The peak of the 2020 Atlantic Hurricane Season is living up to its expectations. That is not a good thing. As of early this morning, forecasters with the National Hurricane Center were monitoring two tropical storms and four tropical waves. The most concerning to us in the Gulf South is the tropical wave that's currently in the Gulf and the one that's expected to move into the Gulf next week.

That second storm system is the one residents of Louisiana will want to keep a watchful eye on. The current forecast track for that system, again still a tropical wave, is eerily similar to the path that Hurricane Katrina took back in 2005. Just to be clear, this is not a hurricane, tropical storm, or even a tropical depression, yet. But forecasters are giving it a 50% probability of becoming a tropical cyclone in the Gulf of Mexico next week.

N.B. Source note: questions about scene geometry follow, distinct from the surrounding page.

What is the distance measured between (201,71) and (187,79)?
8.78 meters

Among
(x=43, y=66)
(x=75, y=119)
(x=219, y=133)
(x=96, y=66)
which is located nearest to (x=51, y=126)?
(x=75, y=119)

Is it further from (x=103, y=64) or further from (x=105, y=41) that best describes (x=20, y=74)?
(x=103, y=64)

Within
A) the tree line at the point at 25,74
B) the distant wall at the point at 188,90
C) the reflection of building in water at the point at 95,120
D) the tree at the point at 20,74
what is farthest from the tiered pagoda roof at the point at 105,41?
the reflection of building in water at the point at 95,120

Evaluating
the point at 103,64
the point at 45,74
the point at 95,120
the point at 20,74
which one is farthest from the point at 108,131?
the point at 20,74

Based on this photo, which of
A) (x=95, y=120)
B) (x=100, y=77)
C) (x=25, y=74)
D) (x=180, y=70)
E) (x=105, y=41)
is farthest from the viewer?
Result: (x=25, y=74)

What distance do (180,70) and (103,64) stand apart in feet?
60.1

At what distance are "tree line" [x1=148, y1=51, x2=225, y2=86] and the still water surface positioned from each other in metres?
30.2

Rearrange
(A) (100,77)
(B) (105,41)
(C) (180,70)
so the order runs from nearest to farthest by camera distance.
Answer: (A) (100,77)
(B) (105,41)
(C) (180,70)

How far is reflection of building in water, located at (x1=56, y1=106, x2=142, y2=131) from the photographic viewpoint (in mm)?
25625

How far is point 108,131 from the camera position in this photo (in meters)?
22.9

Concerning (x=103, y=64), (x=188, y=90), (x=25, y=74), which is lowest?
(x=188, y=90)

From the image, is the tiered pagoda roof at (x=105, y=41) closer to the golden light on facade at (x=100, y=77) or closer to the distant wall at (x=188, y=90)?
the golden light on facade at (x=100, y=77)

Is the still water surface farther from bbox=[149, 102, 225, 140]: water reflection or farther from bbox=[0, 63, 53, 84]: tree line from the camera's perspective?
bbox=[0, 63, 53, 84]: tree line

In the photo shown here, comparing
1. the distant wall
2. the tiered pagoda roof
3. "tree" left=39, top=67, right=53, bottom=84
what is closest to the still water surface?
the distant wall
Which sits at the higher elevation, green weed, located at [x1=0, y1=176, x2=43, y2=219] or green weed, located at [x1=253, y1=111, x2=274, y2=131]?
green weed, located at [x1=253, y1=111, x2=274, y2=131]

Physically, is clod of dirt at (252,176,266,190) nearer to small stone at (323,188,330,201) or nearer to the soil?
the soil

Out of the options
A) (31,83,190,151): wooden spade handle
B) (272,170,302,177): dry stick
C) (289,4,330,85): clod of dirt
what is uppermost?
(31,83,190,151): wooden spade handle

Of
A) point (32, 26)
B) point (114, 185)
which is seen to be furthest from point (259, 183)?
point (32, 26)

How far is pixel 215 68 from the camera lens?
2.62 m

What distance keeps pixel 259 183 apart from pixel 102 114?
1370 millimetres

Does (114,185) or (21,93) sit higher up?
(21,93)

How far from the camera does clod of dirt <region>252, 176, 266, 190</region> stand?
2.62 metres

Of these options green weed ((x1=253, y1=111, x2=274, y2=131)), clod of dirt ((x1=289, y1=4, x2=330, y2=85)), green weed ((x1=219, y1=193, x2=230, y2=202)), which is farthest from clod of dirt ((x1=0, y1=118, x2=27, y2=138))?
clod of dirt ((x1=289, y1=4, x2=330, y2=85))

The proximity of that system to Louisiana next week as well as the close proximity of a second system already in the Gulf of Mexico are expected to really ramp up South Louisiana's rainfall for the weekend and next week.

Naturally, we encourage you to remain weather aware and to check back with us often over the course of the weekend for further developments on this system.

Elsewhere in the tropics, Tropical Storm Paulette and Tropical Storm Rene continue to spin well out to sea. There is a strong tropical wave that could become Tropical Storm Sally over the next five days. That system is just off the coast of Africa but should be moving in the general direction of the Caribbean Sea as it strengthens next week.

Needless to say, the tropical season for 2020 is not about to let up anytime soon. Louisiana's "prime time" for tropical weather will extend into the first few weeks of October. Hopefully, by then a cold front will push through and the seasonal changes will eventually quell the activity in the tropics.